The SpeechTeK research unit deals with automatic speech recognition (ASR) technologies, automatic speaker recognition and integration of multi-modal (audio and video) sources of information. Application areas are: automatic transcription of audio streams, development of human-machine interaction systems, development of tools to help language learning (especially a second language), development of systems for biometric identification or verification.
Contributions to Smart Cities and Communities
SpeechTeK research unit contributes to the objectives of smart cities and communities mainly in the context of: open government, school and city sensing. Automatic transcription of spoken contents, possibly tuned to specific needs of the users, can effectively improve the quality of services furnished to citizens reducing, at the same time, their related costs. The research carried out in SpeechTeK has also an important application in education, particularly through the development of tools both to help language learning and for automatic evaluation of the proficiency reached by students. The competences on multimodality, i.e. the integration of information coming from multiple sensors, are useful in the context of city sensing, particularly for surveillance and security applications both indoor and outdoor.
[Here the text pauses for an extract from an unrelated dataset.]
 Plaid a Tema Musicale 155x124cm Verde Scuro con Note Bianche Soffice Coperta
Contributions to Artificial Intelligence
Research on ASR mainly focus on acoustic modeling, specifically with the aim of developing multilingual models and improving the performance on children speech. In the area of language learning, methods are investigated for automatically estimating the proficiency, mainly in second language acquisition, of students at primary, secondary and high school. Research on multimodality addresses techniques for both learning and interpolating multimodal probability distributions. Approaches based on Deep Neural Networks (DNNs) and related algorithms will be at the basis of the research in all application areas.
Key projects and results
- EIT CONVERSATIONAL BANKING – The project aims to develop conversational agents interacting with users, by both voice and textual messages, asking financial information. To this purpose SpeechTeK unit will develop ASR systems, both in English and Hungarian languages, capable of handling language models that are dynamically activated in a context of human-machine dialog.
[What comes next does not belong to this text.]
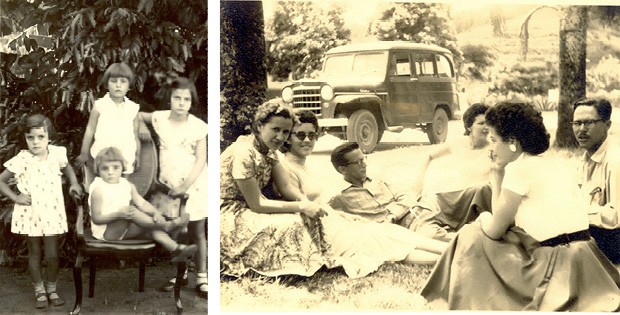 Infância com os primos e a irmã na Fazenda do Angola, em Itutinga; e ao lado, deitado (ao centro) com colegas da extensão rural em Viçosa (MG) (Foto: Arquivo pessoal)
- IPRASE – The goal of this project is to automatically estimate the language proficiency of Italian native-language students in Trentino region during two-year evaluation campaigns, both in English and German language.
- PERVOICE-LAN – This project, funded by the Italian company PerVoice (www.pervoice.com), has among its objective the development of ASR systems for transcribing TV news in: Russian, Chinese and Japanese languages.
- PERVOICE-SD – This project, partially funded by PerVoice, aims to develop a module for speaker diarization based on the usage of DNN embedded representations of speaker identities.
- AUDIO VISUAL SCENE ANALYSIS – This project is part of a wider cooperation between FBK-ICT and the Centre for Intelligent Sensing of Queen Mary University London. It consists of 2 joint PhD grants aiming at developing advanced solutions for audio-visual person identification and scene analysis using heterogeneous devices in challenging unconstrained environments.